Non è un optional lo sviluppo di questo percorso. Non lo è rispetto all'obiettivo decisivo della riuscita dello sciopero generale, non lo è rispetto al contesto in cui ci muoveremo nei prossimi mesi. La crisi determina uno scenario pesantissimo. Con la cassa integrazione che si moltiplica e con il problema, per chi vi accede, di come riuscire ad arrivare alla fine del mese con il salario decurtato, se già non ci si arrivava prima. Con il problema drammatico dei precari. Quattro milioni di persone prive di ogni garanzia, seicentomila già a rischio per il sommarsi della crisi economica nell'industria con i provvedimenti del governo sul lavoro pubblico. Con il dramma aggiuntivo dei lavoratori migranti, che per una legge razzista e incivile rischiano di perdere con il lavoro, il permesso di soggiorno: espulsi o ricacciati nell'irregolarità, magari dopo anni di lavoro in questo paese.
La ricetta della Lega per gestire la crisi è tanto semplice quanto barbara: trasformare l'ansia in un salto di qualità nella produzione di capri espiatori, di conflitto orizzontale, di ferocia sociale. La chance di contrastare la regressione possibile sta nella messa in campo di un'iniziativa a tutto tondo: di denuncia, di piattaforma, di conflitto, che ricostruisca nella crisi una connessione, che consenta di individuare nuovamente a sinistra la possibile via d'uscita. Non è un esito scontato, se è vero come è vero che non solo siamo nell'onda lunga di una sconfitta trentennale, ma che la sinistra ha consumato nell'attraversamento recente della fase di governo la propria credibilità. E' un percorso che richiede idee, proposte, modificazioni delle modalità dell'agire politico, come dimostra il successo dei gruppi di acquisto popolare, la pratica di forme di mutualismo che rispondano alla disgregazione ricostruendo anche per questa via la possibilità di riconoscersi come parte di un'agire collettivo.

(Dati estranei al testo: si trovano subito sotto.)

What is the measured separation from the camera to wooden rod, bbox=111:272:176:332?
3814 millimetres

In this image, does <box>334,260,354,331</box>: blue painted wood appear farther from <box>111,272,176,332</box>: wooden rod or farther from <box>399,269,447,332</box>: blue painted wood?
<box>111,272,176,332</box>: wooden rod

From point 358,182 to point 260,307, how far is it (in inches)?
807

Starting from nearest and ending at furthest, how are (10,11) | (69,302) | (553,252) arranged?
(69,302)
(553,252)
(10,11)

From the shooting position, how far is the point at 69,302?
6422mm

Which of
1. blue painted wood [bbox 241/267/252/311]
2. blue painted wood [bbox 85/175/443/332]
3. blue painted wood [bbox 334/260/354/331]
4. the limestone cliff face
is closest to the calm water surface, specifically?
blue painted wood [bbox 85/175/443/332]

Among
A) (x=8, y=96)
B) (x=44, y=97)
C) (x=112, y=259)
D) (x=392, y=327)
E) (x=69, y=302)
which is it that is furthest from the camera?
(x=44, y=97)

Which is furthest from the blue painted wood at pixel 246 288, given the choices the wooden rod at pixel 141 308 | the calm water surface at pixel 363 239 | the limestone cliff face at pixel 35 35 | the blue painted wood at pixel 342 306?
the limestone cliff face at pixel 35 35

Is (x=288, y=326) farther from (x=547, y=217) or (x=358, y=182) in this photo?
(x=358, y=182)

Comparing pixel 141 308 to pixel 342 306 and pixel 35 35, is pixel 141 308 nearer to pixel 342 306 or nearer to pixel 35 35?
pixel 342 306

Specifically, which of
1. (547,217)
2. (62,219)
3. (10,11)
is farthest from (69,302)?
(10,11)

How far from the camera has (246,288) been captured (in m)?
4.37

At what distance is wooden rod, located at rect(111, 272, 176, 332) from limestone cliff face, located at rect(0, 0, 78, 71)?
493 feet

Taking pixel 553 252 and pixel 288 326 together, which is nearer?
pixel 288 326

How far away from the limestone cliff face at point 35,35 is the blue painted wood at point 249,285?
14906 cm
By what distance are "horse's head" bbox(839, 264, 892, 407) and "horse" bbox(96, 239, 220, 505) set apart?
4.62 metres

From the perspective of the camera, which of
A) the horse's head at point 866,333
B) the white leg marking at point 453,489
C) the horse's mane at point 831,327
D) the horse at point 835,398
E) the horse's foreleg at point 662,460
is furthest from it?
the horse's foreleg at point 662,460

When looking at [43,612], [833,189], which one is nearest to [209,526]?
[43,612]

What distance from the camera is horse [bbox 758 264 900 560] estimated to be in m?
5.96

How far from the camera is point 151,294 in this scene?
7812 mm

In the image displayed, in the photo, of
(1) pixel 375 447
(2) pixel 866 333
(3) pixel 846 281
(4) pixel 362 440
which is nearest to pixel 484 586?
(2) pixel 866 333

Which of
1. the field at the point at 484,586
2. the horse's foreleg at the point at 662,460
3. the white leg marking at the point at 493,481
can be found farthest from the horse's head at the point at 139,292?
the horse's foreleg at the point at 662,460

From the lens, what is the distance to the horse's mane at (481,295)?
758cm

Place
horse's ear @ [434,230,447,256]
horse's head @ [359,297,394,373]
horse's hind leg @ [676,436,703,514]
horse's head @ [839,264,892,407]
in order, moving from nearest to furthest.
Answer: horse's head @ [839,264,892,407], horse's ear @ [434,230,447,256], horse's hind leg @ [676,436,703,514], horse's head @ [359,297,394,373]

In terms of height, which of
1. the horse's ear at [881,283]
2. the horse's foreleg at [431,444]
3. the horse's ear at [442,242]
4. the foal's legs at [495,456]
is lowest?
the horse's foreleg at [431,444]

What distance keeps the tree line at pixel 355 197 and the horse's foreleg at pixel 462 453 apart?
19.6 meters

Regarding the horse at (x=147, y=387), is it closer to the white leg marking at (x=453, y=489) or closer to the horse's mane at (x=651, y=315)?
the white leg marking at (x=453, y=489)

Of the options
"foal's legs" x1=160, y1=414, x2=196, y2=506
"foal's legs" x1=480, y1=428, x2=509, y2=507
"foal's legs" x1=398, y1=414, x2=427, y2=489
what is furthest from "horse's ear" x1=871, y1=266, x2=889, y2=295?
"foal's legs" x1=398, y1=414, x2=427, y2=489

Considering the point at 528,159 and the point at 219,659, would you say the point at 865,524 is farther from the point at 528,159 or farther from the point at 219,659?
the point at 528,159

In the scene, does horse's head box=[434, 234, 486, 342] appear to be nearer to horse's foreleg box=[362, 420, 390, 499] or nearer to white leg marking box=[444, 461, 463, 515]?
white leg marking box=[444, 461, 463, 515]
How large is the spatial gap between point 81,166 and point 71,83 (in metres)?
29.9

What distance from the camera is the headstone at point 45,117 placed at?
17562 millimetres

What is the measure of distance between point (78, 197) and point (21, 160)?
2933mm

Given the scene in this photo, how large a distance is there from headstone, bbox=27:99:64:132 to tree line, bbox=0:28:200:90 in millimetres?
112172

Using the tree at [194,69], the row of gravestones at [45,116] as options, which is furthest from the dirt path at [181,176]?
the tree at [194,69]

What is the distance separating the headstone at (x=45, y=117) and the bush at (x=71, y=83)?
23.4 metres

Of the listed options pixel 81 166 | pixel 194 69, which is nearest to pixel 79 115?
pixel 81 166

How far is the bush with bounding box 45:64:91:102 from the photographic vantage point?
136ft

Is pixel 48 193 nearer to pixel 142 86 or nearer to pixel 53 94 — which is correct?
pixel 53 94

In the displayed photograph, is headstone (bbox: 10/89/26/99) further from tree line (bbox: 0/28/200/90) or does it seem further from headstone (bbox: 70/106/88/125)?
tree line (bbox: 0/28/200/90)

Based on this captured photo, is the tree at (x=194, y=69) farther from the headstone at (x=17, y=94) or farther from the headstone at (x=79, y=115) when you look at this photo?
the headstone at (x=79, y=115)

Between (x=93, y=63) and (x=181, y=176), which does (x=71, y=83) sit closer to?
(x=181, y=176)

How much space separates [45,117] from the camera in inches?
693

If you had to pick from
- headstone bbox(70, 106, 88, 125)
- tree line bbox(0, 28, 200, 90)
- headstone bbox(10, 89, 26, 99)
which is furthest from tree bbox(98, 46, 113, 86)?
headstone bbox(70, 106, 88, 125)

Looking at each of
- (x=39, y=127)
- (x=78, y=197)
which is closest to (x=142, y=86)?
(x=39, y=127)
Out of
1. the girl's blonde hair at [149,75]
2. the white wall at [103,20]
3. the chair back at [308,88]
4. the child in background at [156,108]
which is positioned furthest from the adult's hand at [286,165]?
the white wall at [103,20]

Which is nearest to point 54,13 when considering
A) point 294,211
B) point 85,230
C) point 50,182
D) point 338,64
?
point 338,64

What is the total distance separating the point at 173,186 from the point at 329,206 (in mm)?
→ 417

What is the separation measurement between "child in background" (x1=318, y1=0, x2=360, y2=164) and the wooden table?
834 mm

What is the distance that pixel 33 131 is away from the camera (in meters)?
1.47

Saremo dunque nelle prossime settimane davanti ai luoghi di lavoro, con la volontà di avviare un percorso lungo, dentro le contraddizioni esistenti.
Diremo che la crisi non è piovuta dal cielo, ma è la conseguenza di trent'anni di politiche neoliberiste, in cui la deregolamentazione selvaggia della finanza è stata l'altra faccia della medaglia di un mondo di bassi salari, di una gigantesca redistribuzione della ricchezza prodotta a favore di profitti e rendite, in cui il consumo è stato garantito dal crescente indebitamento dei lavoratori, mentre nei paradisi fiscali si concentra un quarto della ricchezza mondiale prodotta ogni anno. Diremo che ci vuole un aumento significativo di salari e pensioni e un salario sociale per rispondere alla crisi con uno strumento generale di garanzia rispetto alle mille frammentazioni delle tipologie di lavoro, alle tante facce della precarietà e che le risorse vanno prese dalla rendita, dall'evasione fiscale e contributiva, dalla tassazione dei movimenti speculativi di capitali.
Diremo che il ritrarsi del pubblico, privatizzazioni e liberalizzazioni, invece dei benifici annunciati dalla propaganda liberista, non sono stato altro che il modo per promuovere un gigantesco processo di spoliazione, sfruttamento e messa a valore della natura oltre che del lavoro, all'origine di una crisi ambientale, energetica e climatica, che richiede un cambiamento radicale dei modelli di sviluppo. Per sottrarre spazi alla logica di mercato, alla valorizzazione del capitale come meccanismo sovradeterminante dei processi di riproduzione sociale e riconsegnarli alla scelta democratica, alla sovranità collettiva sul proprio futuro.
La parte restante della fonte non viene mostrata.